#### Data to use:
-- -- --

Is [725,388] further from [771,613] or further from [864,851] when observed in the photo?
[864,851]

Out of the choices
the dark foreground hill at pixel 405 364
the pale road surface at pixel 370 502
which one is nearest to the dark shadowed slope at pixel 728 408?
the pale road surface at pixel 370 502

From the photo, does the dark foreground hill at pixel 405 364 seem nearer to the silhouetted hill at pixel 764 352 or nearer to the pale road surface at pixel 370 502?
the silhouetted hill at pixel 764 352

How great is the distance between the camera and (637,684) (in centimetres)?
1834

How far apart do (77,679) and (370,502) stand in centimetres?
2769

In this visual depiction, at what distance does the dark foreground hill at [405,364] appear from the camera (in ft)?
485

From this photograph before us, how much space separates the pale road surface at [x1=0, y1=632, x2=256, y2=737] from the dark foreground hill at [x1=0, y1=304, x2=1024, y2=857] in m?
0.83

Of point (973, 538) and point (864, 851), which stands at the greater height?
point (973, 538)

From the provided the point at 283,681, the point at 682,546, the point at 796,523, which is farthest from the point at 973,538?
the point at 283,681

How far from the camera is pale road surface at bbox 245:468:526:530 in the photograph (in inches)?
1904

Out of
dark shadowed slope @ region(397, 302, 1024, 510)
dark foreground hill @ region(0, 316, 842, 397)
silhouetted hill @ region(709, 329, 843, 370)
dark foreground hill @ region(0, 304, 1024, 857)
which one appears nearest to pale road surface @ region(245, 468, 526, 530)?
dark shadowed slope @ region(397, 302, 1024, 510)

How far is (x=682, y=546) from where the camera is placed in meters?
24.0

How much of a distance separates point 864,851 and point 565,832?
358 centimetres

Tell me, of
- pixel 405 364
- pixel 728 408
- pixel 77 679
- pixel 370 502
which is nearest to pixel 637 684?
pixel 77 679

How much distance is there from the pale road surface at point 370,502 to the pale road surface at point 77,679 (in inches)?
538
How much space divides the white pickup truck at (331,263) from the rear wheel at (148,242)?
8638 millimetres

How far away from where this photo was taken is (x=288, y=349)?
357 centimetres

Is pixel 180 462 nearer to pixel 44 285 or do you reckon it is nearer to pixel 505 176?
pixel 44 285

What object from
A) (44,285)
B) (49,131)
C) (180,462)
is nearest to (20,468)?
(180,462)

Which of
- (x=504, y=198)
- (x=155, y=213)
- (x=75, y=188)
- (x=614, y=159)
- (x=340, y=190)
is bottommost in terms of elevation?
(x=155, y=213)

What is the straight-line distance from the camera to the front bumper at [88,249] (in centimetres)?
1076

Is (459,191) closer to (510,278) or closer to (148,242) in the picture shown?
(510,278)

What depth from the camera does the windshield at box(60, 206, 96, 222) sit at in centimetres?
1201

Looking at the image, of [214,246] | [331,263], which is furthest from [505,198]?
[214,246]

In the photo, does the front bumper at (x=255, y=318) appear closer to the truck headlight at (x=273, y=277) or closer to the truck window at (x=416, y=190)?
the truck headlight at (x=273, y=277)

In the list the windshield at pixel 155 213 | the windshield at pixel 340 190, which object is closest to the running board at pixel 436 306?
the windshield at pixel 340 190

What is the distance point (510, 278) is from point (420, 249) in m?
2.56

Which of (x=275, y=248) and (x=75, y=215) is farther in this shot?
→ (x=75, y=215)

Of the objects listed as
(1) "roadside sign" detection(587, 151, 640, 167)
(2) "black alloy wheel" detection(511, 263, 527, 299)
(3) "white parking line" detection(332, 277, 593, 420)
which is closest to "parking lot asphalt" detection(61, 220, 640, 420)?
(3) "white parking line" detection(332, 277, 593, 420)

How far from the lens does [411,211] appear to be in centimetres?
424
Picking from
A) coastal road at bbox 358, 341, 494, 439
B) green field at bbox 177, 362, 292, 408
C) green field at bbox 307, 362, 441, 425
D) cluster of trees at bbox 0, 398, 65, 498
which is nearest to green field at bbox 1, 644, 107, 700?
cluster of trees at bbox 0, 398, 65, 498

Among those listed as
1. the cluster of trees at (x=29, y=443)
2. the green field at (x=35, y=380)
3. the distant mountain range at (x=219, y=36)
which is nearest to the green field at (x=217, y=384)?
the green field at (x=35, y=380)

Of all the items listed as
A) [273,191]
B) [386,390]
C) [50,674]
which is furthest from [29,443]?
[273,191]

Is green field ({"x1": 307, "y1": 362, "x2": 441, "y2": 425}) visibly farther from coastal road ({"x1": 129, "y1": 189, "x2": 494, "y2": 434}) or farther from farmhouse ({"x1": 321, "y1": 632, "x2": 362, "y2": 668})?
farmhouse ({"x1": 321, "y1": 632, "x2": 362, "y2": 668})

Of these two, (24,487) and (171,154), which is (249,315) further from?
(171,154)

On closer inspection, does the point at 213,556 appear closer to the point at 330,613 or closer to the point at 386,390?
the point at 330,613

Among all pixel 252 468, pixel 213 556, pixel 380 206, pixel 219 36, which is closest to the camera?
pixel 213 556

-- -- --

#### Written task:
Reproduce all of the rows above verbatim, without altering a single character.

#### Exercise solution:
Is [725,388] further from [771,613] or further from [864,851] when observed in the photo?
[864,851]

Out of the choices
the dark foreground hill at pixel 405 364
the pale road surface at pixel 370 502
which one is nearest to the dark shadowed slope at pixel 728 408?
the pale road surface at pixel 370 502

From the photo, does the dark foreground hill at pixel 405 364 seem nearer to the silhouetted hill at pixel 764 352 or nearer to the pale road surface at pixel 370 502?
the silhouetted hill at pixel 764 352

How great is the distance between the camera and (637,684) (in centimetres)?
1834

How far apart do (77,679) and (370,502) stand in centimetres?
2769

In this visual depiction, at what distance does the dark foreground hill at [405,364] appear from the camera (in ft)?
485

From this photograph before us, how much space separates the pale road surface at [x1=0, y1=632, x2=256, y2=737] from the dark foreground hill at [x1=0, y1=304, x2=1024, y2=857] in m?
0.83

Of point (973, 538) and point (864, 851), which stands at the greater height?
point (973, 538)

From the provided the point at 283,681, the point at 682,546, the point at 796,523, which is farthest from the point at 973,538?
the point at 283,681

How far from the camera is pale road surface at bbox 245:468:526:530 in the photograph (in inches)?
1904

Out of
dark shadowed slope @ region(397, 302, 1024, 510)
dark foreground hill @ region(0, 316, 842, 397)
silhouetted hill @ region(709, 329, 843, 370)
dark foreground hill @ region(0, 304, 1024, 857)
which one appears nearest to pale road surface @ region(245, 468, 526, 530)?
dark shadowed slope @ region(397, 302, 1024, 510)

How far is (x=682, y=546) from where the camera is placed in meters?
24.0

How much of a distance separates point 864,851 and point 565,832?
358 centimetres

Tell me, of
- pixel 405 364
- pixel 728 408
- pixel 77 679
- pixel 370 502
which is nearest to pixel 637 684?
pixel 77 679

How much distance is there from the pale road surface at point 370,502 to the pale road surface at point 77,679 (in inches)?
538
How much space divides the white pickup truck at (331,263) from the rear wheel at (148,242)?
8638 millimetres

How far away from where this photo was taken is (x=288, y=349)?
357 centimetres

Is pixel 180 462 nearer to pixel 44 285 or do you reckon it is nearer to pixel 505 176?
pixel 44 285

What object from
A) (44,285)
B) (49,131)
C) (180,462)
is nearest to (20,468)?
(180,462)

Which of
- (x=504, y=198)
- (x=155, y=213)
- (x=75, y=188)
- (x=614, y=159)
- (x=340, y=190)
is bottommost in terms of elevation?
(x=155, y=213)

What is the straight-line distance from the camera to the front bumper at [88,249] (in centimetres)?
1076

Is (459,191) closer to (510,278) or closer to (148,242) in the picture shown?
(510,278)

What depth from the camera does the windshield at box(60, 206, 96, 222) sit at in centimetres?
1201

Looking at the image, of [214,246] | [331,263], which is furthest from [505,198]?
[214,246]

In the photo, does the front bumper at (x=255, y=318) appear closer to the truck headlight at (x=273, y=277) or closer to the truck window at (x=416, y=190)?
the truck headlight at (x=273, y=277)

In the list the windshield at pixel 155 213 | the windshield at pixel 340 190, which object is closest to the running board at pixel 436 306?
the windshield at pixel 340 190

What is the distance point (510, 278) is from point (420, 249) in m?
2.56

Which of (x=275, y=248) and (x=75, y=215) is farther in this shot?
→ (x=75, y=215)

Of the objects listed as
(1) "roadside sign" detection(587, 151, 640, 167)
(2) "black alloy wheel" detection(511, 263, 527, 299)
(3) "white parking line" detection(332, 277, 593, 420)
which is closest to "parking lot asphalt" detection(61, 220, 640, 420)?
(3) "white parking line" detection(332, 277, 593, 420)

How far from the lens does [411,211] appear to be in centimetres?
424
Picking from
A) coastal road at bbox 358, 341, 494, 439
B) green field at bbox 177, 362, 292, 408
C) green field at bbox 307, 362, 441, 425
D) cluster of trees at bbox 0, 398, 65, 498
which is nearest to green field at bbox 1, 644, 107, 700?
cluster of trees at bbox 0, 398, 65, 498

Among those listed as
1. the cluster of trees at (x=29, y=443)
2. the green field at (x=35, y=380)
3. the distant mountain range at (x=219, y=36)
which is nearest to the green field at (x=217, y=384)?
the green field at (x=35, y=380)

Of all the items listed as
A) [273,191]
B) [386,390]
C) [50,674]
which is furthest from [29,443]?
[273,191]

Is green field ({"x1": 307, "y1": 362, "x2": 441, "y2": 425}) visibly farther from coastal road ({"x1": 129, "y1": 189, "x2": 494, "y2": 434}) or farther from farmhouse ({"x1": 321, "y1": 632, "x2": 362, "y2": 668})?
farmhouse ({"x1": 321, "y1": 632, "x2": 362, "y2": 668})

Of these two, (24,487) and (171,154), which is (249,315) further from?
(171,154)

On closer inspection, does the point at 213,556 appear closer to the point at 330,613 or closer to the point at 386,390?
the point at 330,613

Among all pixel 252 468, pixel 213 556, pixel 380 206, pixel 219 36, which is closest to the camera?
pixel 213 556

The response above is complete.